## Available records

↓↓↓

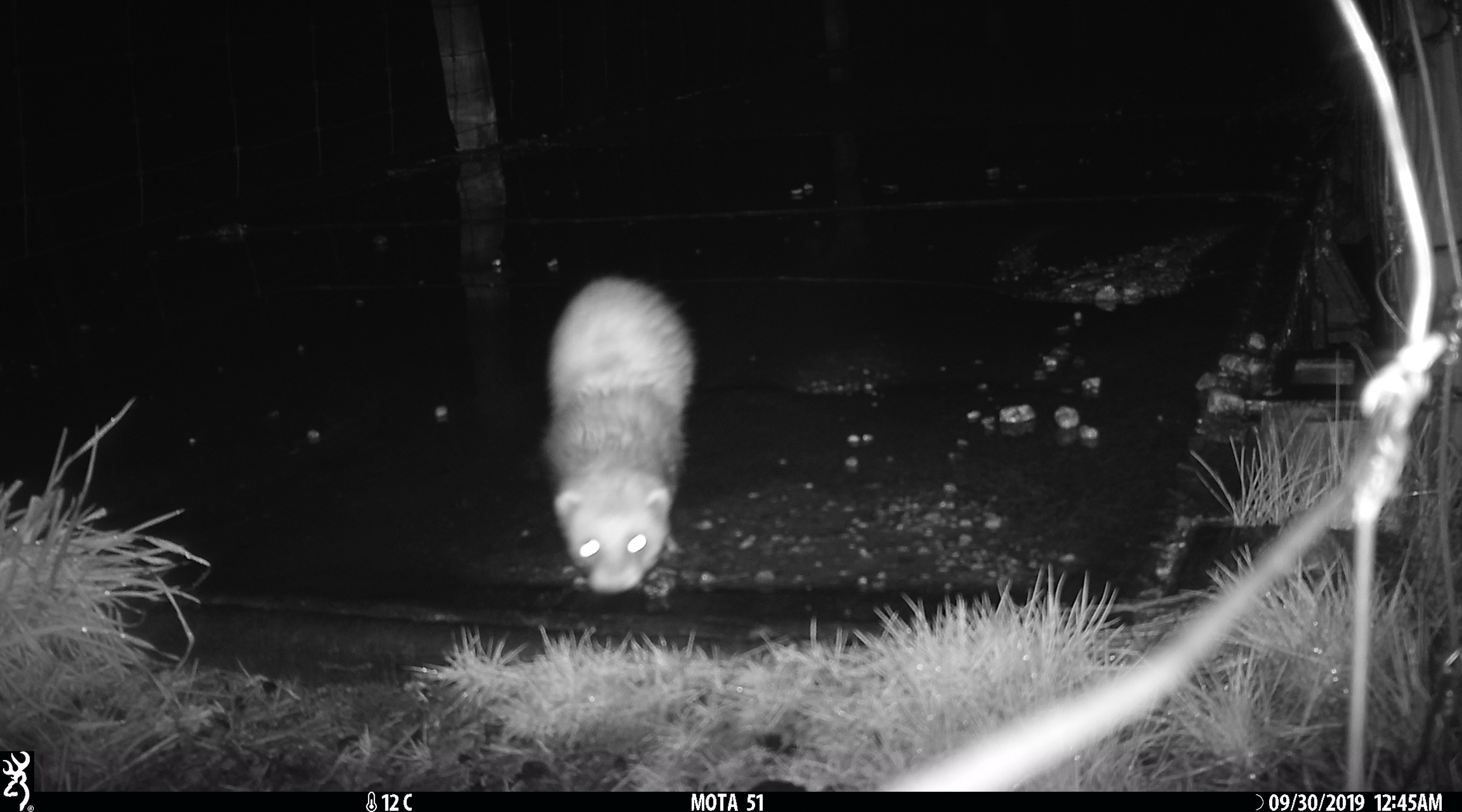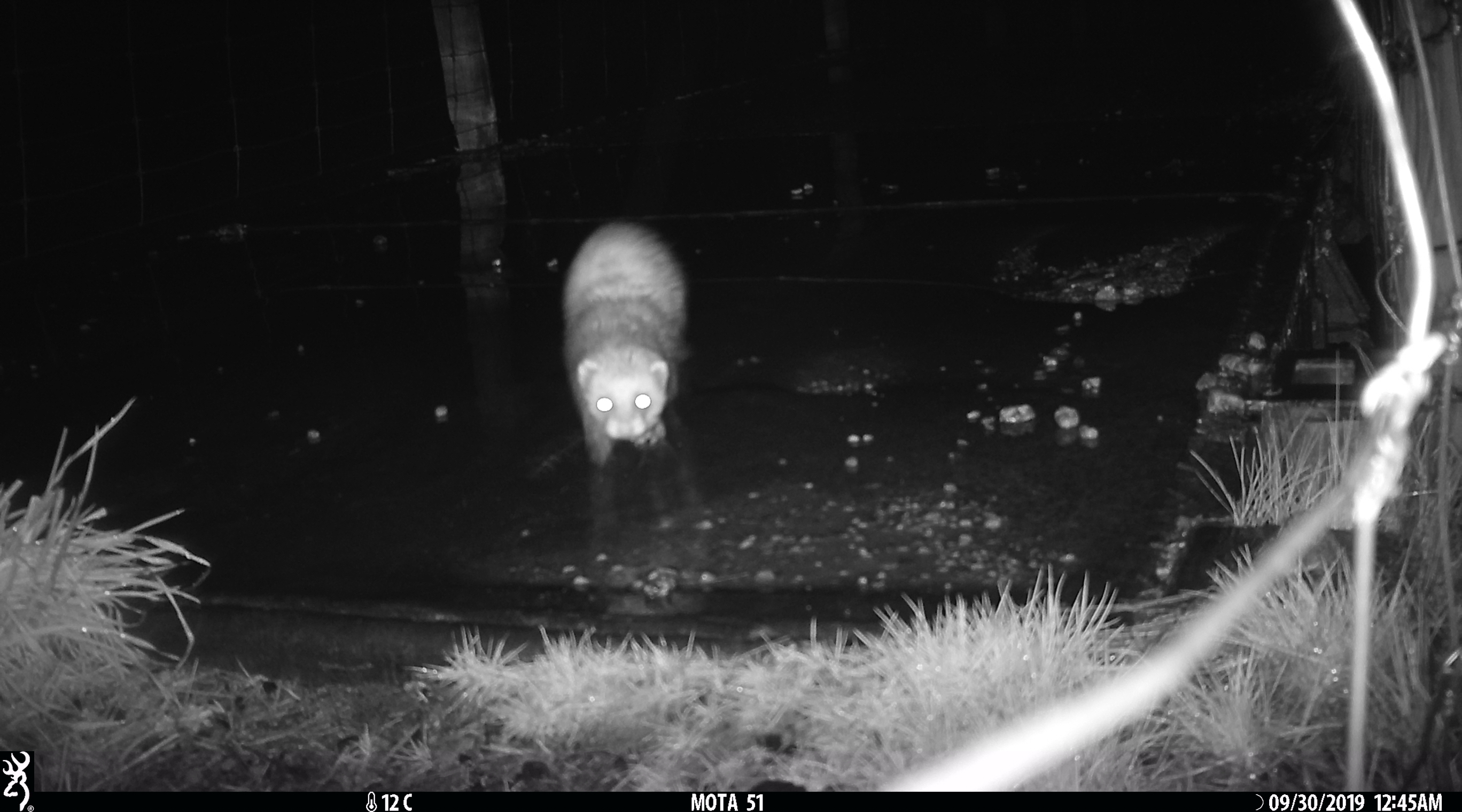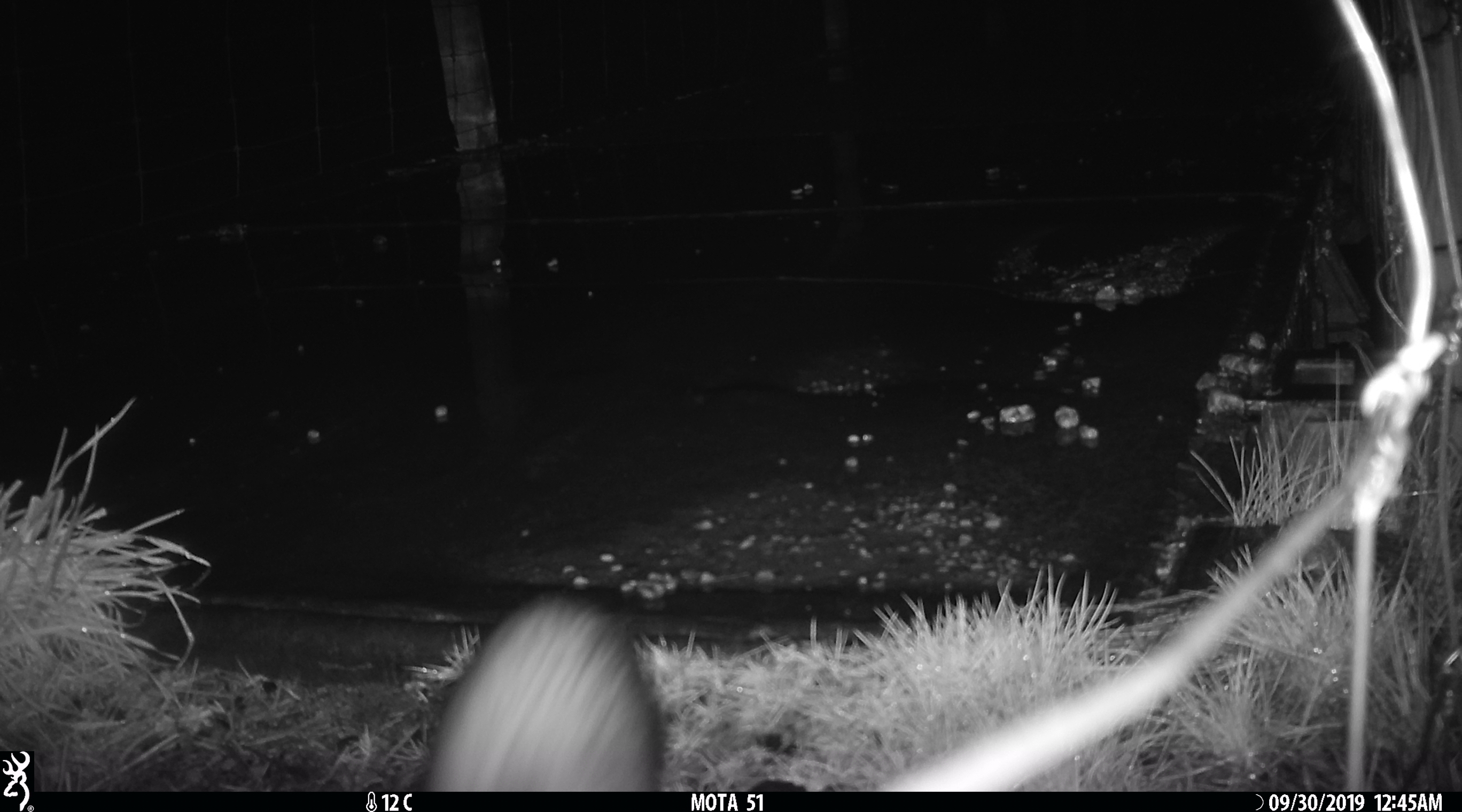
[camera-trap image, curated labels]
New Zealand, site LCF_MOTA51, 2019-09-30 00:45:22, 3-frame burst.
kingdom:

↑↑↑
↓↓↓

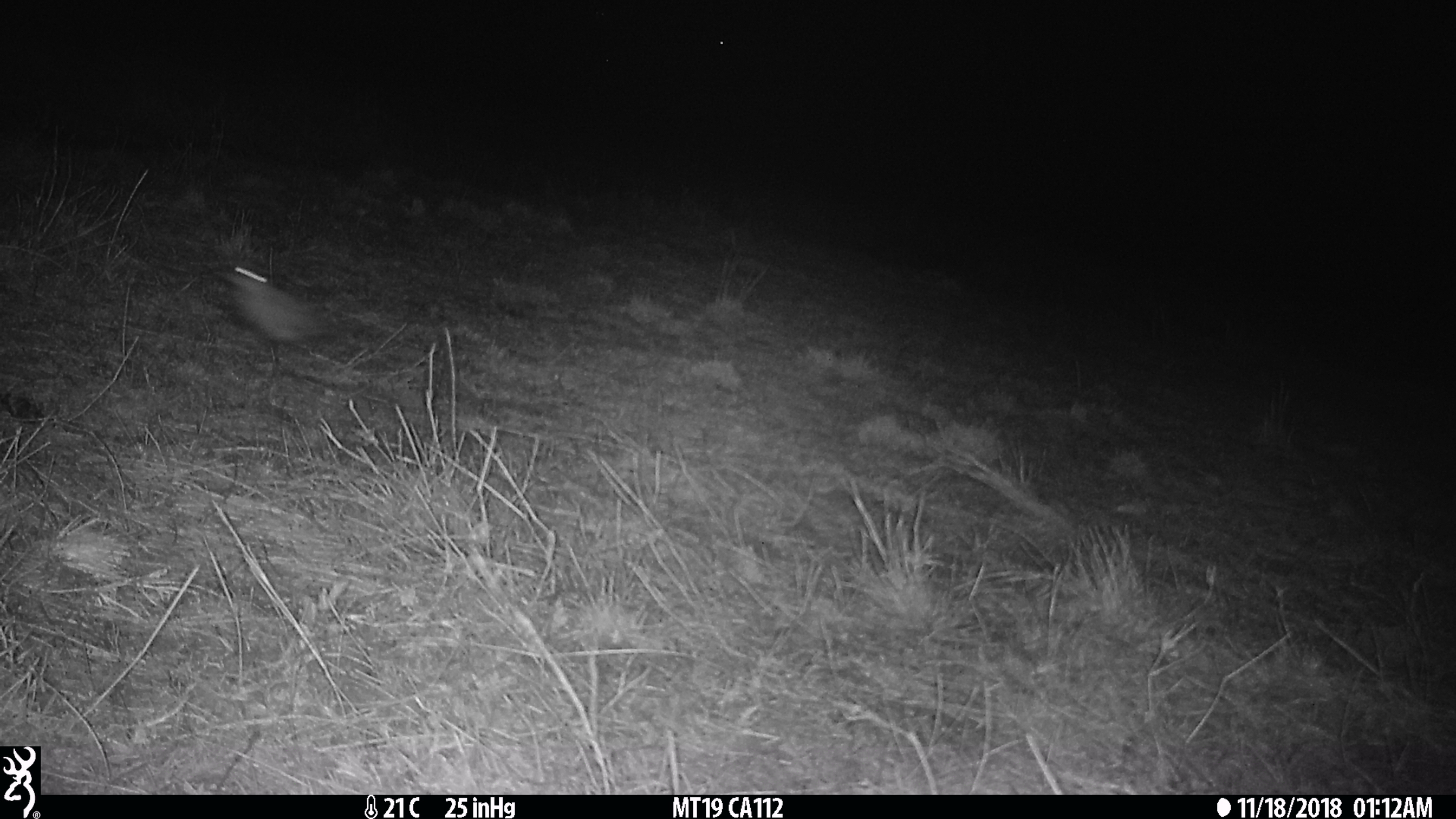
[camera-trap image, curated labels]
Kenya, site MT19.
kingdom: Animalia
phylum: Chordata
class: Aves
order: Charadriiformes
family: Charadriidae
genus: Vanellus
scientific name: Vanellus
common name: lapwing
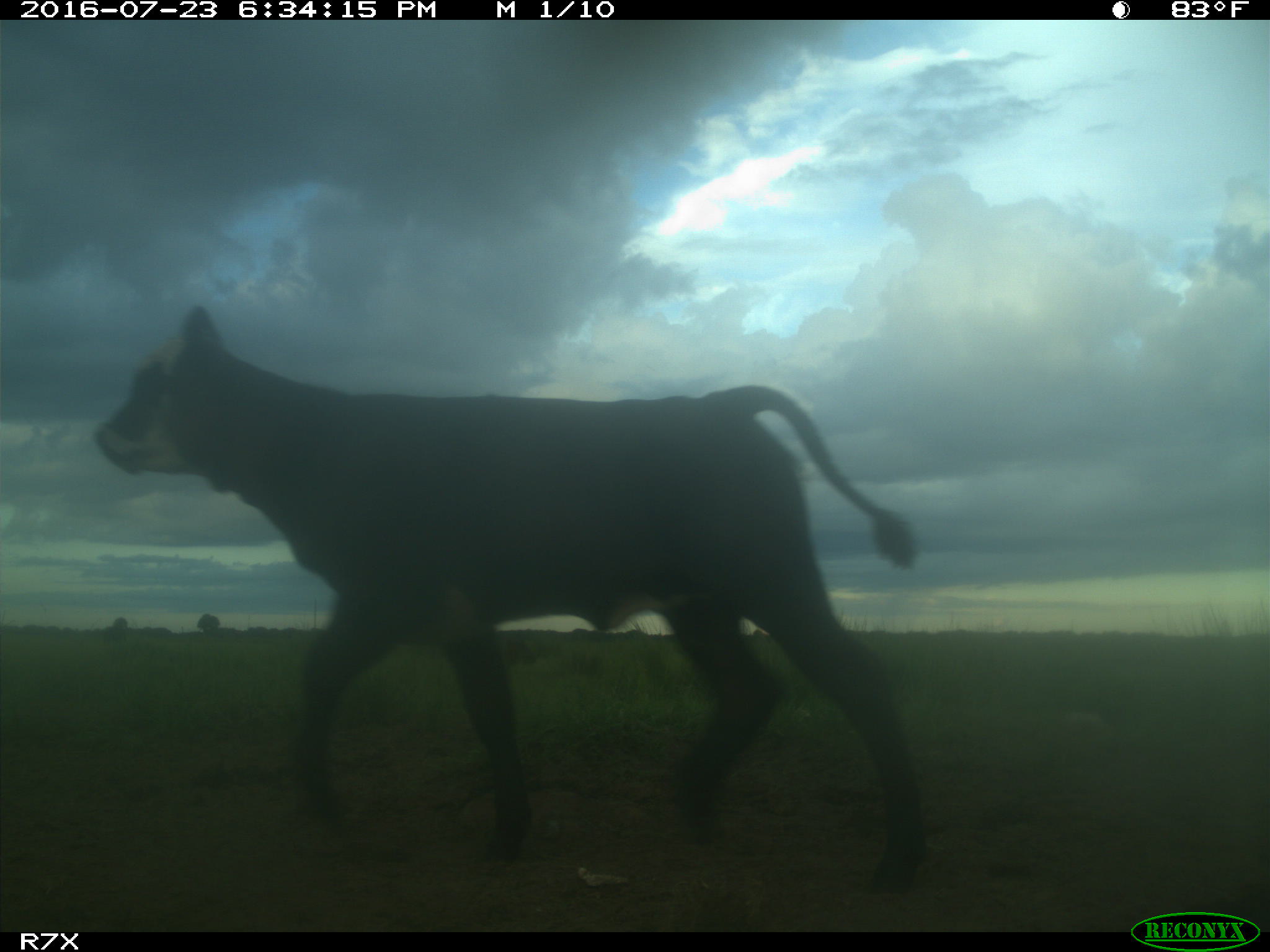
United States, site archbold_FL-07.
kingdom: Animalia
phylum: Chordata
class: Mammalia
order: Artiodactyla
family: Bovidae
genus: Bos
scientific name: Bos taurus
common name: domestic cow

↑↑↑

## Problem
Copy each line of the records containing the string "name".

## Final answer
scientific name: Vanellus
common name: lapwing
scientific name: Bos taurus
common name: domestic cow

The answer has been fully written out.